**Problem set:**
**a)** Using the cord blood bank article, decide whether each statement agrees with it: (i) Wada founded the Hawaii Cord Blood Bank in 1998. (ii) The Hawaii inventory holds about 1,000 units. (iii) Wada performed the first cord blood transplant at Kapiolani Medical Center. Answer yes or no for each and quote the deciding words.
**b)** Translate this sentence from the cord blood bank article into Spanish: "A cord blood unit contains stem cells from one umbilical cord."

**Given passage:**
###

Isle cord blood bank is a lifeline for patients
Hawaii parents have given 10 mainland and international patients a second chance at life with stem cells collected from the umbilical cord after their babies were born.
Umbilical donors
Parents who want to donate umbilical cord blood to the Hawaii Cord Blood Bank after their baby is delivered can obtain more information and sign up as a donor by calling 983-BANK (2265) or see www.HCBB.org.
|
"It's pretty cool, I think," said Dr. Randal Wada, molecular biologist and bone marrow transplant surgeon, who founded the nonprofit Hawaii Cord Blood Bank in 1998. "This is stuff that would have been thrown away."
Wada joined the Cancer Research Center of Hawaii in 1996 after performing the first cord blood transplant at UCLA Medical Center, on an 8-year-old boy with leukemia. He worked with the Kapiolani Medical Center for Women & Children to establish a Hawaii Cord Blood Bank.
He said the 10th match recently was made to a patient from Hawaii's stored cord blood cells although the inventory of about 550 units is small.
"Of the ones we got feedback on, patients are doing fine," he said. "About half of them are adults."
Cord blood banks fluctuate from 1 percent to 2 percent utilization of inventory, depending on size, and the Hawaii Cord Blood Bank has about 1 percent utilization, Wada said.
Even though Hawaii's inventory is small, most of the cord blood units represent minority donors, he said. "That part is significant because it definitely fills a niche not being served by other places."
Umbilical cords usually are discarded, but they contain the same kind of life-giving stem cells as bone marrow to treat patients with leukemia, lymphoma and other potentially fatal blood diseases.
Stem cells can develop into different cell types and serve as "a repair system" for the body when transplanted to replace a patient's unhealthy blood cells, says the National Institutes for Health.
A cord blood unit contains stem cells from one umbilical cord. Units are being collected through efforts of more than 100 Oahu obstetricians and nursing staffs at Kapiolani Medical Center for Women & Children, Kaiser Medical Center, the Queen's Medical Center and Tripler Army Medical Center.

###

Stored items
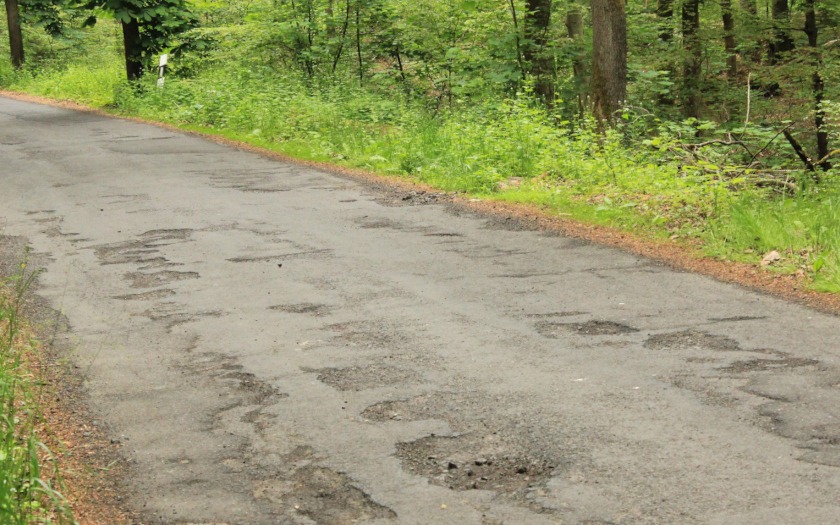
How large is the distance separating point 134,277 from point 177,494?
473 centimetres

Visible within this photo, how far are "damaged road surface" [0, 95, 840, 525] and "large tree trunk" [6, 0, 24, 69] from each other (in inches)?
1134

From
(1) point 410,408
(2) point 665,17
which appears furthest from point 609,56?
(1) point 410,408

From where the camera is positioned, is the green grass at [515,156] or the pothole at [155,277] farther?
the green grass at [515,156]

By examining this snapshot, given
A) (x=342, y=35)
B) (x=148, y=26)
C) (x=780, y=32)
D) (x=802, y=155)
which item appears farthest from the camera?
(x=148, y=26)

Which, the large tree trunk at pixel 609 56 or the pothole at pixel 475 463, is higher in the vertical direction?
the large tree trunk at pixel 609 56

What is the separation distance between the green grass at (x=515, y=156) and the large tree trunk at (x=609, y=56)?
494 millimetres

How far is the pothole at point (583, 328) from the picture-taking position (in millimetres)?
7152

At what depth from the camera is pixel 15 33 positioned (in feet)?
122

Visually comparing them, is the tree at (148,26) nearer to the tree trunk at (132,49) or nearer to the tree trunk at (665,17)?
the tree trunk at (132,49)

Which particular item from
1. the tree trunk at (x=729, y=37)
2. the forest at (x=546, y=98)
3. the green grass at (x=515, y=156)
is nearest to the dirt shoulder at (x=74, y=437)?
the green grass at (x=515, y=156)

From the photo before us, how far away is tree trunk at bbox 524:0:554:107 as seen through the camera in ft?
62.9

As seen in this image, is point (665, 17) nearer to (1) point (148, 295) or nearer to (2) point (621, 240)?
(2) point (621, 240)

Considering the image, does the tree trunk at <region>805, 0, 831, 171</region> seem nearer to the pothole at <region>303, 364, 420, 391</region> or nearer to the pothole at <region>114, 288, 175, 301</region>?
the pothole at <region>114, 288, 175, 301</region>

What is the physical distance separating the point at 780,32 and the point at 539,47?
449 cm
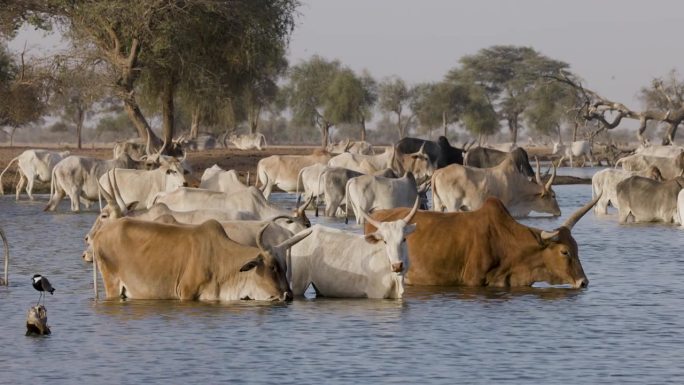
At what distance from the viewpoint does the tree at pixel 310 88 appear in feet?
330

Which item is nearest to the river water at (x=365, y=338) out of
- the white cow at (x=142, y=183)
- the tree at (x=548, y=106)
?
the white cow at (x=142, y=183)

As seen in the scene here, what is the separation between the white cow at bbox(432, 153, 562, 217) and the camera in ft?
86.6

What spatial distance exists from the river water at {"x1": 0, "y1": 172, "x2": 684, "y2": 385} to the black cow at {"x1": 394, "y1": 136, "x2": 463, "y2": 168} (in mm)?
21006

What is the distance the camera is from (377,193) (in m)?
24.9

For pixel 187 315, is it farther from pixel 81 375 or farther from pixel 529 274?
pixel 529 274

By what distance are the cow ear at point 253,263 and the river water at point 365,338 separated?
1.31ft

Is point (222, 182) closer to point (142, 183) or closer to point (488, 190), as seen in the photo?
point (142, 183)

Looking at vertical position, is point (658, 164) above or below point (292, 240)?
above

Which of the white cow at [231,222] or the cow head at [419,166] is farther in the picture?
the cow head at [419,166]

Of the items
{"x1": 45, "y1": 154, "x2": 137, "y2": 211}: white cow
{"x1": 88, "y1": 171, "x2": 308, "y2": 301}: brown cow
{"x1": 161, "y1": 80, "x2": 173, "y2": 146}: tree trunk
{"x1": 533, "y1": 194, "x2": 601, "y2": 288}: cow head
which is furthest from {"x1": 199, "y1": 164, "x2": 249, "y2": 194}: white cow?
{"x1": 161, "y1": 80, "x2": 173, "y2": 146}: tree trunk

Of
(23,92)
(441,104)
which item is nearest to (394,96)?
(441,104)

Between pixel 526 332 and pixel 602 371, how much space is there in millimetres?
1951

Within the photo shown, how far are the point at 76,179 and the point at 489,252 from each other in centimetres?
1666

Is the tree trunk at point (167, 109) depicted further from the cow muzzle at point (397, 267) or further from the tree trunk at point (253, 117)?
the tree trunk at point (253, 117)
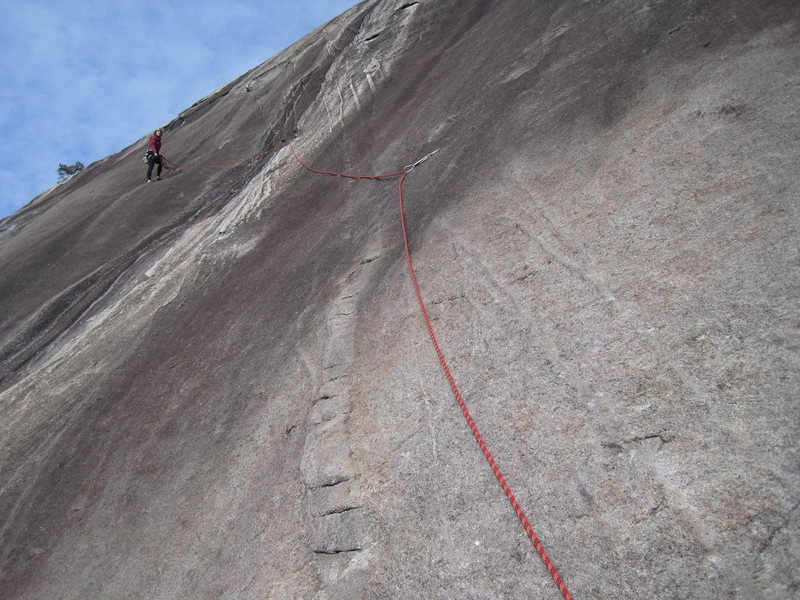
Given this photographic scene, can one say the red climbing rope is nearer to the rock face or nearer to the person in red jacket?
the rock face

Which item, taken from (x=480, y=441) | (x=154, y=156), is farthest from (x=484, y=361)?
(x=154, y=156)

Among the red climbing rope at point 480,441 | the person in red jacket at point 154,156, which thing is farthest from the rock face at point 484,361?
the person in red jacket at point 154,156

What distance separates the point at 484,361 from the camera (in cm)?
526

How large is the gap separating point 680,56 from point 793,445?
18.9 feet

###

**Numbered answers:**
**a)**
(i) Yes: "who founded the nonprofit Hawaii Cord Blood Bank in 1998"
(ii) No: "the inventory of about 550 units is small"
(iii) No: "after performing the first cord blood transplant at UCLA Medical Center"

**b)** Una unidad de sangre de cordón umbilical contiene células madre de un solo cordón umbilical.